本文>
┏━━

また一部の独占商人の保護は逆に反近代、それに抗した議会の独占撤廃の決議が近代と考えられる。独占商人の代表はマーチャント・アドヴェンチャラーズと東インド会社である。

絶対王制の国王と身分的特権を守ろうとする封建貴族の戦いでは権力を中央集権化しようとする国王の側が近代化、貴族の特権を守る事は反近代である。




第二点目は、英国絶対王政から市民革命、産業革命を経て竹内真人氏のいわゆる「自由主義的帝国主義」に至るまでの政治思想(制度を支える精神構造)を次の三段階にまとめる事で意味連関の一貫した理念型となる様に思う。


(1)家父長的統治の段階
(2)内戦における性悪説の段階
(3)安定した資本主義の段階

(1)の家父長的統治ではトマス・アクィナスからリチャード・フッカーまでの自然法、ロード、ボシュエの王権神授説が含まれる。この段階では中央集権化を目指す王と特権を守ろうとする中間的勢力(貴族、自治都市、ギルド、大商人)の相剋が中心となる。

家父長制はヴェーバーの様な厳密な区分ではなく、ヴェーバーの定義では長老制、家父長制、家産制を含むもの、つまり伝統的支配全体を指す。それはゲマインシャフトを目指し、宗教的権威を持つ王は慈愛をもって統治し成員は自発的に服従するのを理想とする。高教会主義はこの段階と考えられる。


(2)では統治者、被治者共に絶望的な感情が支配し、性悪説による統治論と性悪説的な反乱が対峙する。ボルケナウの性悪説の理念型はこの段階である。統治者は主権の不可分割性を主張する一方で現実においてはマキャベリズムが原則となり、反抗者側は「死ぬか生きるか」という極限状況の中で自然法より自然権を前面に出す事で封建的な支配契約説を近代的な社会契約説に転換する。反抗者は次第に中小貴族からブルジョアジーへ移って行く。自然権の内容は「信教の自由」と「生存権」に限られている。


(3)では資本主義が確立し古典派経済学による正当化も与えられ安定する段階である。ジョン・ロックやグロティウスの様に性善説的な自然法思想が復活し、自然権は人権の概念へ進化するが、そこにはいつの間にか「財産権」「相続権」などの階級的利害が滑り込み膨らまされている。ブルジョアジーは支配者側となり市民や労働者のどの階層までの利益を認めるかで争う事になる。この段階でのジェントリーのイデオロギーが広教会主義、産業資本家のイデオロギーがメソディズム、バプティズムを中心とする低教会主義と考えたら大体あてはまるように思う。


ルターの「キリスト者の自由」「奴隷的意志」「ローマ書講義」などを読んだ印象は、「家父長的傾向はルターの生来のものであり、それに対し極端な性悪説はエラスムスとの論争、及び農民戦争に反対する中で次第に鮮明になっていった」という事である。

ルターの家父長的傾向は教皇と対等に契約を結ぶ領主にのみ抵抗権と信教の自由を認めた事に現れている。

ルターの家父長的傾向は(1)の段階では保守的であるが(3)の段階では労働者の要求に合致する事になる。この社会主義的要求が本来は貴族的、保守的な要求であった事はカール・ポランニーが強調している事である。

┗━━

設問指示>
1) 本文によると、(2)の段階で反抗者側は封建的な支配契約説をどのようにして近代的な社会契約説へ転換するのか。本文に即して説明せよ。
2) 本文のうち、「家父長制はヴェーバーの様な厳」で始まり「ら大体あてはまるように思う。」で終わる箇所を、一字一句変えずに再掲せよ。

提供データ>
┏━━

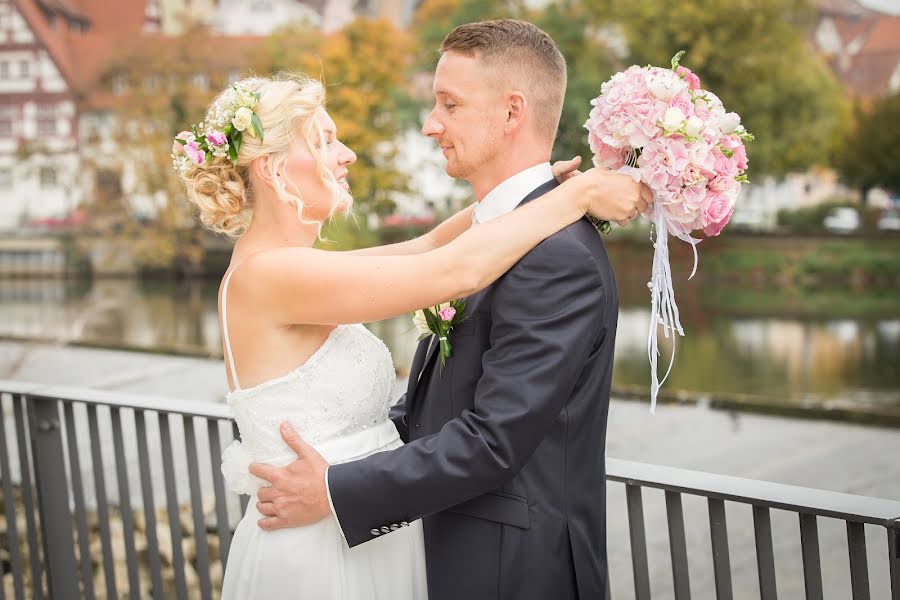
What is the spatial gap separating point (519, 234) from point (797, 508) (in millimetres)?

┗━━
┏━━

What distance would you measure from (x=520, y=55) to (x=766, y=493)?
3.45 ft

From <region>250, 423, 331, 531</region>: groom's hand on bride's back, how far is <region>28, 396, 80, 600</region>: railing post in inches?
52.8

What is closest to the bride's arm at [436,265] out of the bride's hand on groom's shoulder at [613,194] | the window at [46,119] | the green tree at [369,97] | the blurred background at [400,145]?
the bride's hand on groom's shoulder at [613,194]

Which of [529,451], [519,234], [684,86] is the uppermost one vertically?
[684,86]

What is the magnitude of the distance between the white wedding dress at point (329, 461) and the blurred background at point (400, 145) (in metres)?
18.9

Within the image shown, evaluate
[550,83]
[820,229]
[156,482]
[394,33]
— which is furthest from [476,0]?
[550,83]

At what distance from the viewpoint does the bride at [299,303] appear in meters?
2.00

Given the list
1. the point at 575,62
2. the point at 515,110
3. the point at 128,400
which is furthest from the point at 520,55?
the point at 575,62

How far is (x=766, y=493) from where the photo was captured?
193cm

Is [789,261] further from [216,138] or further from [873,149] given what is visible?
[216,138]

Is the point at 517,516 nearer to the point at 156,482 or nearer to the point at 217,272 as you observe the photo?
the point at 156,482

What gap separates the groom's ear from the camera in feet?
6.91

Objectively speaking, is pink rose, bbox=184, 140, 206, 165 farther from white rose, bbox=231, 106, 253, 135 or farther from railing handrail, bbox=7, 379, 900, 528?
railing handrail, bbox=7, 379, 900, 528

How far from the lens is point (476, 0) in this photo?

┗━━

解答>
1) 反抗者側は「死ぬか生きるか」という極限状況に置かれている。その中で自然法よりも自然権を前面に出すことによって、封建的な支配契約説を近代的な社会契約説へ転換する。

2)
家父長制はヴェーバーの様な厳密な区分ではなく、ヴェーバーの定義では長老制、家父長制、家産制を含むもの、つまり伝統的支配全体を指す。それはゲマインシャフトを目指し、宗教的権威を持つ王は慈愛をもって統治し成員は自発的に服従するのを理想とする。高教会主義はこの段階と考えられる。


(2)では統治者、被治者共に絶望的な感情が支配し、性悪説による統治論と性悪説的な反乱が対峙する。ボルケナウの性悪説の理念型はこの段階である。統治者は主権の不可分割性を主張する一方で現実においてはマキャベリズムが原則となり、反抗者側は「死ぬか生きるか」という極限状況の中で自然法より自然権を前面に出す事で封建的な支配契約説を近代的な社会契約説に転換する。反抗者は次第に中小貴族からブルジョアジーへ移って行く。自然権の内容は「信教の自由」と「生存権」に限られている。


(3)では資本主義が確立し古典派経済学による正当化も与えられ安定する段階である。ジョン・ロックやグロティウスの様に性善説的な自然法思想が復活し、自然権は人権の概念へ進化するが、そこにはいつの間にか「財産権」「相続権」などの階級的利害が滑り込み膨らまされている。ブルジョアジーは支配者側となり市民や労働者のどの階層までの利益を認めるかで争う事になる。この段階でのジェントリーのイデオロギーが広教会主義、産業資本家のイデオロギーがメソディズム、バプティズムを中心とする低教会主義と考えたら大体あてはまるように思う。